Knowledge — And Speed — Power Retail Security

There are seemingly myriad new technologies retailers are finding to beef up security, both in-store and online. But could some of these new security measures actually be leaving retailers more exposed? We examine several new trends in security to understand the upside and down of adopting new protocols in this week’s Retail Security Tracker.

What You Don’t Know…

There are a handful of new in-store security technologies that seem to be most popular among retailers. According to a recent article by Retail Info Systems News, those include Wi-Fi, IoT (Internet Of Things, which equates to interconnected devices used to manage store inventory and connect multiple in-store systems, including payments), as well as EMV. While these technologies have undeniably increased stores’ ability to spot and deter security breaches, they also may be posing unseen threats.

Wi-Fi, while meant to increase engagement with customers in-store, is often placed in “set-it-and-forget-it” mode (commonly by the marketing department). This lack of constant monitoring and frequent security protocol updates can leave in-store Wi-Fi networks — and thereby the customers who may be using them to complete in-store comparison shopping and, hopefully, transactions — vulnerable to attack.

IoT is more than a buzzword. The future of how retail stores are run lies in the interconnected devices and systems used by management, on-the-floor employees and IT departments. The benefit is the ability to access different systems on demand from multiple access points, but this, too, presents a security threat. As RIS News notes, IoT creates new challenges for retailers, which need to ensure that every endpoint within the organization is secure. The retail IoT market is projected to be worth more than $35 billion by 2020, according to RIS News, as retailers invest in IoT to manage inventory, track theft and loss, enable mobile payments, provide shopper intelligence and create insights for advertising and marketing inventory.

EMV, while intended to be a boon for securing in-store, card-present transactions, has proved to be somewhat of a distraction.
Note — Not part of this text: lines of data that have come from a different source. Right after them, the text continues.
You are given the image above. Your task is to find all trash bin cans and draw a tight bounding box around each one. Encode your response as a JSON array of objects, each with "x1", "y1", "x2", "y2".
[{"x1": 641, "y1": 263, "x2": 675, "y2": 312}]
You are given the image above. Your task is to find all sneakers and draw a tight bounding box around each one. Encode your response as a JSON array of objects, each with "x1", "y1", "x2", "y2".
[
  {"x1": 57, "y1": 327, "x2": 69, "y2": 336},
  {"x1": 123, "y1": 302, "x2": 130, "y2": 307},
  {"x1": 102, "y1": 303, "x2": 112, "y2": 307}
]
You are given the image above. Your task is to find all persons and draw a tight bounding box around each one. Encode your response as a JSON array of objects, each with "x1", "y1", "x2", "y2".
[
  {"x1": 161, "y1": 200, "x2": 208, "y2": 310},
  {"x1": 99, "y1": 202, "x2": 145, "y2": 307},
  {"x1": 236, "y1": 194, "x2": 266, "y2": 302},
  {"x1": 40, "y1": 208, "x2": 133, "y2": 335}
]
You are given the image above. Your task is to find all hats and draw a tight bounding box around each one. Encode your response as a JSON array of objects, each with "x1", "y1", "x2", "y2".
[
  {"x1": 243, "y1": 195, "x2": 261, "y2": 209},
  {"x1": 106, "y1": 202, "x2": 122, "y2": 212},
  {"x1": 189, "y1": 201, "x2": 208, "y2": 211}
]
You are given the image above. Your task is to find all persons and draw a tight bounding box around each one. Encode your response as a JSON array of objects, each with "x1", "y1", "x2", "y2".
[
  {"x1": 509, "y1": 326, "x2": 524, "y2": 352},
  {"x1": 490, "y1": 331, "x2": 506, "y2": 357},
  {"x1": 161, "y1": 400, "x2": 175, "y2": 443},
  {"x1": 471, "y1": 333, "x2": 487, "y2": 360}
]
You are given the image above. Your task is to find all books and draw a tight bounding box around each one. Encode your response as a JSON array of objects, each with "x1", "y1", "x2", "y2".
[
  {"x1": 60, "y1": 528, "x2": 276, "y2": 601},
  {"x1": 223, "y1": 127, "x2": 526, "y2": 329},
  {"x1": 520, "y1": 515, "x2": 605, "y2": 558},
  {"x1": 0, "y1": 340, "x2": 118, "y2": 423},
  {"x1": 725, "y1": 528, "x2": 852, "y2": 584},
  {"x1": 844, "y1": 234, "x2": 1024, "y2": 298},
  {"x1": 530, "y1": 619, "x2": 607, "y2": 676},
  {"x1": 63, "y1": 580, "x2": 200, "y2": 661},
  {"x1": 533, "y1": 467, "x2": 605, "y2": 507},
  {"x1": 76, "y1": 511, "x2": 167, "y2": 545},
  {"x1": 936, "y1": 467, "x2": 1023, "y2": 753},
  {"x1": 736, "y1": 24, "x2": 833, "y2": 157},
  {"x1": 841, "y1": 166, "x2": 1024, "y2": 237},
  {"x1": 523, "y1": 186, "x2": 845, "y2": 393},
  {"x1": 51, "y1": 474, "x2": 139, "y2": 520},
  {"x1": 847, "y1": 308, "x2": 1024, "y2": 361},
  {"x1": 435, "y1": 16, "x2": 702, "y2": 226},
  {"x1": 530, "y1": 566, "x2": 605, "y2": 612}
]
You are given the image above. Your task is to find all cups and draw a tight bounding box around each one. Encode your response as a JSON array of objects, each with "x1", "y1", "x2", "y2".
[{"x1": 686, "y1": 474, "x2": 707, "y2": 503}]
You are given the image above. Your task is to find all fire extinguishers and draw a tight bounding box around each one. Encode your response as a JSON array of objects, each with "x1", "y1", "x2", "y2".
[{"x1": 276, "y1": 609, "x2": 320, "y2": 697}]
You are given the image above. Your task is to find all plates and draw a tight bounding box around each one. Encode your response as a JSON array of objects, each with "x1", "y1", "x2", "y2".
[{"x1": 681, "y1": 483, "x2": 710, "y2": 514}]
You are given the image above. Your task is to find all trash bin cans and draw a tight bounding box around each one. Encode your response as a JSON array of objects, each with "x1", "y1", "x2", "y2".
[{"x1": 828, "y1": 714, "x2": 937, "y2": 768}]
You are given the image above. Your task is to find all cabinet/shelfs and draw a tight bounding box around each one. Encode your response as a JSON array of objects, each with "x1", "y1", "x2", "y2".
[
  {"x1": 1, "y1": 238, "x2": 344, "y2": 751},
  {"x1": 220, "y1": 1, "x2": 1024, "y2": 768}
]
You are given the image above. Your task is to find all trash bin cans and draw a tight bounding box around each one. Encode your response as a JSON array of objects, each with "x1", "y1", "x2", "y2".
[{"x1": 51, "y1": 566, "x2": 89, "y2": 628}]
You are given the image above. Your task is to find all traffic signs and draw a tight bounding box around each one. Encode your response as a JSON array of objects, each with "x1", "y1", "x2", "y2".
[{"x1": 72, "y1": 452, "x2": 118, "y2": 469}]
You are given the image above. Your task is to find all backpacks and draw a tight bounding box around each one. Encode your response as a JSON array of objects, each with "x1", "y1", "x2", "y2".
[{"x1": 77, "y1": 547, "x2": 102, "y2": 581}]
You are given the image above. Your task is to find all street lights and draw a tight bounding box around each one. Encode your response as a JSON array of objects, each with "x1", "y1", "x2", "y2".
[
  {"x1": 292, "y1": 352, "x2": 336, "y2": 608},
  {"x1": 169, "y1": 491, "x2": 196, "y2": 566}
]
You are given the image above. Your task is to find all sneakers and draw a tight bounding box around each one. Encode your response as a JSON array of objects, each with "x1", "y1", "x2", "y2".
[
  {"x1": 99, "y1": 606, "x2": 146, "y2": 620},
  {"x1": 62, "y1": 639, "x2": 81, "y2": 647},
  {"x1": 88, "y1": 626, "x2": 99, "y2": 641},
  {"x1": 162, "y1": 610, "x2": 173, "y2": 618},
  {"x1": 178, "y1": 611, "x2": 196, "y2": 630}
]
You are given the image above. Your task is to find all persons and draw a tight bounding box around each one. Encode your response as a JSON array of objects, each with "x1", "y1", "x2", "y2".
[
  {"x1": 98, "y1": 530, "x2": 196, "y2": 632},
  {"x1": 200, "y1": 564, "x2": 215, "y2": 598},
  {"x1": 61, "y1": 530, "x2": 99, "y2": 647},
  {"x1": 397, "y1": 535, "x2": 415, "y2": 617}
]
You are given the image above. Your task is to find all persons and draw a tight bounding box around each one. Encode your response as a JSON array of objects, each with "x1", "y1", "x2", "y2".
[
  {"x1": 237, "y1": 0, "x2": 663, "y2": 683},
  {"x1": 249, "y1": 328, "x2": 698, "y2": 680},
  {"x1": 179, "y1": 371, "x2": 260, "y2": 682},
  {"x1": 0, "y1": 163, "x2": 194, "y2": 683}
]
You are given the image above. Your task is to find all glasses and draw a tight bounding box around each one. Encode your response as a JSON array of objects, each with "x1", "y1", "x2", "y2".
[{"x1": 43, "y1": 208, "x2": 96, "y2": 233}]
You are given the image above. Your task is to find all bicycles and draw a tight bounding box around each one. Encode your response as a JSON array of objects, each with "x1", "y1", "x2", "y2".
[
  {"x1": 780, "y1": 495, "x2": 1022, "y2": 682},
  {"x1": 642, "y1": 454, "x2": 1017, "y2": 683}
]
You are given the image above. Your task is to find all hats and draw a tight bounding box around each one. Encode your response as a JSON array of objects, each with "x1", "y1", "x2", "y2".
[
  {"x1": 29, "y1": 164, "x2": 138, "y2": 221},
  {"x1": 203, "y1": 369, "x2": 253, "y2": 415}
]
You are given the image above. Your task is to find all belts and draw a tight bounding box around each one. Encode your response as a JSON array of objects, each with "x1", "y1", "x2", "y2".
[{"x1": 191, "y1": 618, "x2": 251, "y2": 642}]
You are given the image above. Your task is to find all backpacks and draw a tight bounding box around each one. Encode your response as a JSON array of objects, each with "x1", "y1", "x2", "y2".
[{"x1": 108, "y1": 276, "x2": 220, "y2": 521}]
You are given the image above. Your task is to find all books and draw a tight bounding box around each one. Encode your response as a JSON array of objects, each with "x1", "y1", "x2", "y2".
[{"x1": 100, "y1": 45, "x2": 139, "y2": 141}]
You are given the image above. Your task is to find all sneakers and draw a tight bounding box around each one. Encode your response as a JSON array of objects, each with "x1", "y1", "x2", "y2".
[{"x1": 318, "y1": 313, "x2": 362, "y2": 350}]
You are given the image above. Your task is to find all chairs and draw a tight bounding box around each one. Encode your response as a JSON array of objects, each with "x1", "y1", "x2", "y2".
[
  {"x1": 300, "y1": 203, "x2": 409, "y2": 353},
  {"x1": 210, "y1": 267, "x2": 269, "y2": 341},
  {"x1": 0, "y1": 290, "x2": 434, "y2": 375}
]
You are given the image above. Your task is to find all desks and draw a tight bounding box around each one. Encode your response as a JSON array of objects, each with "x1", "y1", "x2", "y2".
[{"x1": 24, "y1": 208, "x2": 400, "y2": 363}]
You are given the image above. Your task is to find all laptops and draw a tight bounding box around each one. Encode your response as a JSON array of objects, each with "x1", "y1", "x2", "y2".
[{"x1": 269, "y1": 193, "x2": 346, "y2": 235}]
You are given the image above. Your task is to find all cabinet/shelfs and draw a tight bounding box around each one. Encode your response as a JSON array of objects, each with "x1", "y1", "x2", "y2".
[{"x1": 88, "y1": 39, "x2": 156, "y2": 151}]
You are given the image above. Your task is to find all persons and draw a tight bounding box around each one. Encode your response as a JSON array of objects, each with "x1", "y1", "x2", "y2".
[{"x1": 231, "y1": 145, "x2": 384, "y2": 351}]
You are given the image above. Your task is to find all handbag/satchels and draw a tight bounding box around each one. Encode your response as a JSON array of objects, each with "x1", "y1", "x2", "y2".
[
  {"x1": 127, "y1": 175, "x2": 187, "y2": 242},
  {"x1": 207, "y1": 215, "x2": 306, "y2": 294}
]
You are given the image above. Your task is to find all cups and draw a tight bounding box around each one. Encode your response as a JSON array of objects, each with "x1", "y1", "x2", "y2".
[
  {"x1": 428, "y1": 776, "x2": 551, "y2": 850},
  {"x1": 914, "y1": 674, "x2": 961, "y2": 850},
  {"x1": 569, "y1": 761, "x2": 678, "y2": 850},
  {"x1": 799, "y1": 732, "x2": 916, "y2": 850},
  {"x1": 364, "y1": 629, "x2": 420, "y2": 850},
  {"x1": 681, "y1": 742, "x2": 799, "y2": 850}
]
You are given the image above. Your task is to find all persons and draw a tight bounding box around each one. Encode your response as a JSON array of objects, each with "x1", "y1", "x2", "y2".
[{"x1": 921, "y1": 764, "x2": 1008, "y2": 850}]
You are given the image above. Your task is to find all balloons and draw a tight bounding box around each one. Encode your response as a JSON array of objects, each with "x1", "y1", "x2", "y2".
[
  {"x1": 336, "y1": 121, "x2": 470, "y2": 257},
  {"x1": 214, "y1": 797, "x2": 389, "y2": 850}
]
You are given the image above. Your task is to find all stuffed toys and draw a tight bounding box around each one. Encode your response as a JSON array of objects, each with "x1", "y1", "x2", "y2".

As RIS News points out, some merchants have confused EMV’s capabilities with PCI compliance requirements, leaving the systems they are conducting transactions over lacking the necessary security checkpoints they need to safeguard them against data breaches. In order to remain PCI-compliant, merchants must address SSL risk as assessed in PCI DSS version 3.1, by the end of June 2016. But if EMV adoption is any indication, it is likely that many merchants will drag their feet in updating their systems to comply with the new PCI standards.

Time Is Of the Essence

According to a new survey from Tripwire, in which 763 IT security experts were asked about their ability to detect a breach, results show that these experts have more faith in their own abilities than in the automated tools they often use.

As BetaNews reported, the survey questioned professionals from various industries, including retail, energy, financial services and public sector organizations in the U.S., and revolved around seven key security controls needed to quickly spot malicious activity. The key question involved the detection of unauthorized configuration changes as the “hallmark of malicious covert activity,” according to Tripwire.

Sixty-seven percent of respondents could not say exactly how long it would take automated tools to detect unauthorized configuration changes to an endpoint on the organization’s network, according to BetaNews. Meanwhile, 71 percent said it would take “minutes, or hours at worst,” to detect a configuration change to an endpoint on the organization’s network.

“All of these results fall into the ‘we can do that, but I’m not sure how long it takes’ category,” Tim Erlin, director of IT security and risk strategy for Tripwire, told BetaNews. “It’s good news that most organizations are investing in basic security controls; however, IT managers and executives, who don’t have visibility into the time it takes to identify unauthorized changes and devices, are missing key information that’s necessary to defend themselves against cyberattacks.”

In a world where cyberattackers can download thousands of sensitive records in a matter of minutes, time is of the essence, and the less it takes IT professionals (or their tools) to spot a breach, the more safe the information of retailers and their customers will be.